Although tensions between North Korea and its enemies (the U.S., Japan, and South Korea) have been on the rise lately, apparently life as an ally of the DPRK isn’t so smooth either. According to a New York Times article published over the weekend, China is beginning to lose patience with its rambunctious ally on the Korean peninsula. The article provided an insightful glimpse into the difficult life of political negotiations between China and North Korea. One major area of concern for the Chinese government that the article highlights is North Korea’s relentless pursuit of nuclear weapons. This reckless pursuit has continued despite the opposition of not only the U.S., but of the majority of the international community, including China.

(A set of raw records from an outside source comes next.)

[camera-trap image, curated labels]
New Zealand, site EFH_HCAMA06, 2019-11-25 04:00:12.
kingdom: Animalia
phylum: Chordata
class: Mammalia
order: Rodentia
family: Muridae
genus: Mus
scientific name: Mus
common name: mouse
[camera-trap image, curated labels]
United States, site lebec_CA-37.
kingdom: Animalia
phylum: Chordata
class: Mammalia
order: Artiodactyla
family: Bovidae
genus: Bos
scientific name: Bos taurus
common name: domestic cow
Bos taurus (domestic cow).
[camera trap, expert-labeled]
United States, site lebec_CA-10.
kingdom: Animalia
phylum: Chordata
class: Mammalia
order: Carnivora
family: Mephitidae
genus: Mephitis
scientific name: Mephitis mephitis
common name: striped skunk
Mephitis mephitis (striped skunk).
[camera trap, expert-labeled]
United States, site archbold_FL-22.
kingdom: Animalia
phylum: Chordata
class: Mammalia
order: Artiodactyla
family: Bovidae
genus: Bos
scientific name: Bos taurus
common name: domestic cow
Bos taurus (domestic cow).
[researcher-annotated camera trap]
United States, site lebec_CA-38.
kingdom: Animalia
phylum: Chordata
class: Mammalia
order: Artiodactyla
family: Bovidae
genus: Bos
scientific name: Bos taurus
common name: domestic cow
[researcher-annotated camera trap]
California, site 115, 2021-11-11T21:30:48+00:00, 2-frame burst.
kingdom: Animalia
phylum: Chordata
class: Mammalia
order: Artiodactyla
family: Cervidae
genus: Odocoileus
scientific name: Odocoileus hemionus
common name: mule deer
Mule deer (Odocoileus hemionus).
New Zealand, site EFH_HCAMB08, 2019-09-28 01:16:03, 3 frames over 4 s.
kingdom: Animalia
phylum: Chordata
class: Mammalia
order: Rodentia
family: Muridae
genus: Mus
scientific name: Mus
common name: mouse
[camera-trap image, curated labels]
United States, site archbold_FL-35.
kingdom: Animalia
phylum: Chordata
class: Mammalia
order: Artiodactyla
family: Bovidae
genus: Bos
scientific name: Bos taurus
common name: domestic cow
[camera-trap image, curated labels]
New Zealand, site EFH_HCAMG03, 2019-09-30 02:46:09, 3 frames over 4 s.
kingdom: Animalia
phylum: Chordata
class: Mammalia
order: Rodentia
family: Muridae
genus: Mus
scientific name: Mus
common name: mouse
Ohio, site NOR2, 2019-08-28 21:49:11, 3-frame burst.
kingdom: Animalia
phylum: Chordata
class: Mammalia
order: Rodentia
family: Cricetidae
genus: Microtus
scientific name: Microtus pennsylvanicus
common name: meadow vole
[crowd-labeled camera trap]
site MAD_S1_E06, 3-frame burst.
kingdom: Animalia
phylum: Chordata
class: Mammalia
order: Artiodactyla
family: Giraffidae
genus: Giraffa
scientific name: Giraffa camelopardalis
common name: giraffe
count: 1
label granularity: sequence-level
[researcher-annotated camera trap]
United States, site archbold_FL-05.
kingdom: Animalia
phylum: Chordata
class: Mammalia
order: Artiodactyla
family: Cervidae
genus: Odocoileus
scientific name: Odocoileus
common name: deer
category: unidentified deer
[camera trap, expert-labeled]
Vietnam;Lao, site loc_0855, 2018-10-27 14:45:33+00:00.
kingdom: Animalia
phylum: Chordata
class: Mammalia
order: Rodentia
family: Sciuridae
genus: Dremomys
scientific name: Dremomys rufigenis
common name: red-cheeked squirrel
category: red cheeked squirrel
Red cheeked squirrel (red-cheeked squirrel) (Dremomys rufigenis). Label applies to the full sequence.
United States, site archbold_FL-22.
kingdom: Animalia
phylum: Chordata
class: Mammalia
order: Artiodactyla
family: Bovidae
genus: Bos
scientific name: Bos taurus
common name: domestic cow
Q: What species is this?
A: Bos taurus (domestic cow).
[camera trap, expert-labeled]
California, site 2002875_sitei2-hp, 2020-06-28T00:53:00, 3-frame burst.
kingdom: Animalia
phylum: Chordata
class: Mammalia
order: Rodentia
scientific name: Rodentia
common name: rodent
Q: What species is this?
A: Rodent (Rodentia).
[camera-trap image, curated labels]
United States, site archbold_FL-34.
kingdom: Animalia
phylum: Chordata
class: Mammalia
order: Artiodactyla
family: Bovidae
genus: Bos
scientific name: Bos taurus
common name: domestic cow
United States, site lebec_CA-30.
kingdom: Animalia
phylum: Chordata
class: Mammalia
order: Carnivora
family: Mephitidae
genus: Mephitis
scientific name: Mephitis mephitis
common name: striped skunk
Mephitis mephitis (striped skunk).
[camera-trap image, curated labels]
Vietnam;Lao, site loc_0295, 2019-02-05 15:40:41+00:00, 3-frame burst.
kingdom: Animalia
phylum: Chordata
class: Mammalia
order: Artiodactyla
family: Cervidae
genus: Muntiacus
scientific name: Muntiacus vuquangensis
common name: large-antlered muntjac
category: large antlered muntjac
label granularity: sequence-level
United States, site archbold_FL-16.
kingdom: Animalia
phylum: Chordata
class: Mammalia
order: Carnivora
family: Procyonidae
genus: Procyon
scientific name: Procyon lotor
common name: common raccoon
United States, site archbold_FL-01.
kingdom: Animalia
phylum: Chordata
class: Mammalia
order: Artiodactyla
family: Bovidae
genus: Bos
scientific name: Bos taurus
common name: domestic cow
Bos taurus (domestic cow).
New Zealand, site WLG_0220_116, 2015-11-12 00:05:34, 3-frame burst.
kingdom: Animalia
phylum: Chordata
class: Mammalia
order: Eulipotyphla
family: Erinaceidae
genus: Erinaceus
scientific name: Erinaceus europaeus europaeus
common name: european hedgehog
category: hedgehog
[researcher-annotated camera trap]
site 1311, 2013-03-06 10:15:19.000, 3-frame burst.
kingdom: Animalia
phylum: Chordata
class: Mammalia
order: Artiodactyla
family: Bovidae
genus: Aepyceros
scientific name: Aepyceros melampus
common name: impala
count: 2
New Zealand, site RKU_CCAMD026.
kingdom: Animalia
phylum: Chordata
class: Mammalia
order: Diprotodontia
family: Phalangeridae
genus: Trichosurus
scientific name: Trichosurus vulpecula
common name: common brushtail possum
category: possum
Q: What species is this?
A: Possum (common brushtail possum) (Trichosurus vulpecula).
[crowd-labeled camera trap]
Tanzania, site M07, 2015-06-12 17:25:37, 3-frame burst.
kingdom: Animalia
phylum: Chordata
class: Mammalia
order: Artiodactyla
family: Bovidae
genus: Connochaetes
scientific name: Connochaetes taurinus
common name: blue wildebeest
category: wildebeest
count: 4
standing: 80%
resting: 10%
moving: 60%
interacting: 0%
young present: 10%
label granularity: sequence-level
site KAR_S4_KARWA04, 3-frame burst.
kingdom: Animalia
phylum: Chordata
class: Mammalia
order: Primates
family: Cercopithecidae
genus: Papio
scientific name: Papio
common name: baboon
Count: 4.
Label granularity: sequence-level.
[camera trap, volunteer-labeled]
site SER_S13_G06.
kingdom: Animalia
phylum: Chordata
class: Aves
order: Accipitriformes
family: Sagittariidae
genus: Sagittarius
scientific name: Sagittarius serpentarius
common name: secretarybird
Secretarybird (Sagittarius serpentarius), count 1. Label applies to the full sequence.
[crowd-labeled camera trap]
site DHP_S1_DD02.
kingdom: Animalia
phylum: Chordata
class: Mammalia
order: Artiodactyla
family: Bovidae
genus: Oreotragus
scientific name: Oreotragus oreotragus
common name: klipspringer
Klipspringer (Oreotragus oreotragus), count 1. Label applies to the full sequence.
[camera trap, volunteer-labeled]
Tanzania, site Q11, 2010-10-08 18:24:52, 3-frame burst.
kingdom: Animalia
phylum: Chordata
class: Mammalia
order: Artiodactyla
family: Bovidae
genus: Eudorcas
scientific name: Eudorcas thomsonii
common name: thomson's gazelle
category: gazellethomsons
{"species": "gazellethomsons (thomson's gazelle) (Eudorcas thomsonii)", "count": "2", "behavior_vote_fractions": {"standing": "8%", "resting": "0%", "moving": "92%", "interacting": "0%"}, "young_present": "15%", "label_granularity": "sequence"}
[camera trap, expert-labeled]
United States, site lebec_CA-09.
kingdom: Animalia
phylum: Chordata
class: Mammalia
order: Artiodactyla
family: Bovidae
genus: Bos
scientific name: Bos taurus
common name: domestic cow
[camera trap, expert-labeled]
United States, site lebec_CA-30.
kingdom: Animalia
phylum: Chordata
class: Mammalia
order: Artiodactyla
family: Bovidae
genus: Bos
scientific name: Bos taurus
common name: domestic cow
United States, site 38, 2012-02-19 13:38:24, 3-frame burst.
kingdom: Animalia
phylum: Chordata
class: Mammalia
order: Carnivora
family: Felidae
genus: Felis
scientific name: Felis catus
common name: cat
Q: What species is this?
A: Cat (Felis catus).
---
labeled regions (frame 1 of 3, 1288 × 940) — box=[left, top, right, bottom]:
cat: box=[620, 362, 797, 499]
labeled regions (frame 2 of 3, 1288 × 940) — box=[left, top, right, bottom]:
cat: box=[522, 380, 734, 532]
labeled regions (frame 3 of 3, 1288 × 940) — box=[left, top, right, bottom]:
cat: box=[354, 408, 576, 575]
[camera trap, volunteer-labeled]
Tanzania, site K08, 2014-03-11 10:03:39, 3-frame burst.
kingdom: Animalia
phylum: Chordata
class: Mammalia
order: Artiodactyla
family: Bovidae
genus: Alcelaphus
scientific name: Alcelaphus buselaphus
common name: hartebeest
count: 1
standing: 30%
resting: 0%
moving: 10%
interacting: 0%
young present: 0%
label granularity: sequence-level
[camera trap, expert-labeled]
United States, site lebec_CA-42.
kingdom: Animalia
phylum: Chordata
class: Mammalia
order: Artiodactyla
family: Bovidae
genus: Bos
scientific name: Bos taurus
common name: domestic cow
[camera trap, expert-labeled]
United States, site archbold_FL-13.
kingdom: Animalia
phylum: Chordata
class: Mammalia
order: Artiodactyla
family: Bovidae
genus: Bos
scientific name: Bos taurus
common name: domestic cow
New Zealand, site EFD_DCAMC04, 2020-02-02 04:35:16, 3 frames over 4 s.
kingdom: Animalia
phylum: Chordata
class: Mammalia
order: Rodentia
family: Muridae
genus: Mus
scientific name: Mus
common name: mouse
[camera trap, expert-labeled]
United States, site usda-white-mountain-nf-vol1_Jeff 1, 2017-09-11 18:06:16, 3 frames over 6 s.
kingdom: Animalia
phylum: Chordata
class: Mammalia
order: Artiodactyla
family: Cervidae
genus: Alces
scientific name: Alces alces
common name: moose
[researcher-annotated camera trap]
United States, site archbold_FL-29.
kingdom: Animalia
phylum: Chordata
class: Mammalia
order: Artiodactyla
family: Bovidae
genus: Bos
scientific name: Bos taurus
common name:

However, so far the North has refused to listen, even to its closest ally:
“We have made this absolutely clear to them; we are against any provocation,” Cui Tiankai, another Chinese vice minister of foreign affairs, said in a recent interview when asked about a possible third nuclear test by North Korea. “We have told them in a very direct way, time and again, we are against it.”
This is not the only issue the Chinese have had during their long relationship with the DPRK. With a floundering North Korean economy, which is state-controlled and primarily used as an instrument to sustain those in power, the issue of economic reform is also a cause of friction between the two nations. Victor Cha, the former director for Asian Affairs at the National Security Council, recalls the frustration of Chinese officials over the North’s inability to consider economic reform:
I would ask Chinese counterparts about the need to push the North to reform economically. The Chinese would look at me like I was some sort of idiot, responding, ‘Do you think we have not told them this before? We have told them many, many times!’ I asked if they referred the North to China’s own experiences as a template to be emulated. Again, I was looked at like some sort of Martian, with the response that the Chinese have always lectured the North about the comparison. The North Korean response was (1) ‘Don’t lecture us’; and (2) ‘North Korea is not China.’ (From The Impossible State, 153)
North Korea’s obstinate nature and unwillingness to heed the advice of other nations is nothing new (just ask South Korea and the U.S.). But what’s surprising is that the DPRK remains so stubbornly opposed to China, an ally that has basically kept the North afloat through massive contributions of aid during recent rough economic times. Korean experts and research fellows Stephan Haggard and Marcus Nolan estimate that since the mid-1980s (when North Korea’s economy began its sharp decline) China has provided an excess of $7 billion in handouts to the North. And China still continues to provide massive assistance to North Korea. According to a report by Drew Thompson, the director of China Studies and Starr Senior Fellow at The Nixon Center, China provides 80 percent of the North’s imported consumer goods and at least 45 percent of its food.
Yet, despite the incredible economic leverage China possesses, the North continues to ignore and even provoke its ally. Just last month, a group of Chinese fishermen were held captive in North Korea, and the lack of a firm Chinese response has ignited criticisms from a growing number of Chinese citizens.
Nevertheless, China has remained reluctant to punish North Korea, and has continued to sustain the DPRK. Even given the difficulties in the relationship, China still views a North Korean collapse as the greater of the two evils:
[S]enior Chinese officials “dare not use China’s economic leverage” against North Korea, said Shi Yinhong, a professor of international relations at Renmin University in Beijing. That is because a collapse of the North Korean government could result in a united Korea allied with the United States, which would be a nightmare scenario for China, Mr. Shi said.
The New York Times article notes that China is even more “concerned” due to recent U.S. naval developments in the Asia-Pacific region. China’s worried that the U.S. is attempting to exert more influence in the region, and the collapse of North Korea could open-up the possibility of a U.S.-friendly, and anti-China, Korean peninsula.
In China’s eyes, a united Korea strongly allied with the U.S. would be much worse than dealing with Kim Jong-un’s occasional antics and aid requests.